6.8.3 Project: Text Sentiment Analysis

Learning Objectives

Define sentiment labels before choosing a model.
Build an interpretable keyword baseline.
Improve one known error type with a simple negation rule.
Turn wrong predictions into error buckets.
Package a small NLP project as a reproducible deliverable.

See the Project Loop First

Sentiment analysis project closed loop

label boundarybaselinepredictionserror bucketstargeted upgrade

Start with binary labels:

positive: clearly recommends, praises, or expresses satisfaction.
negative: clearly complains, rejects, or expresses dissatisfaction.

Do not begin with too many labels such as neutral, mixed, irony, and unclear until the basic loop is stable.

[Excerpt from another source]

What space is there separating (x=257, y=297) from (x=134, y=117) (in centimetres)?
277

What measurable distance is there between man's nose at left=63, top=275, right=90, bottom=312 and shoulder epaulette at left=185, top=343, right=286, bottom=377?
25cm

Lab: Keyword Baseline and Negation Fix

Create sentiment_project_baseline.py:

from collections import Counter


def tokenize(text):
    text = text.lower()
    for ch in ",.!?":
        text = text.replace(ch, "")
    return text.split()


train = [
    ("clear examples and practical pace", "positive"),
    ("recommended and systematic course", "positive"),
    ("messy confusing and too fast", "negative"),
    ("unclear examples and weak structure", "negative"),
]

val = [
    ("clear and practical course", "positive"),
    ("messy and confusing pace", "negative"),
    ("not recommended", "negative"),
]

positive_words = Counter()
negative_words = Counter()

for text, label in train:
    if label == "positive":
        positive_words.update(tokenize(text))
    else:
        negative_words.update(tokenize(text))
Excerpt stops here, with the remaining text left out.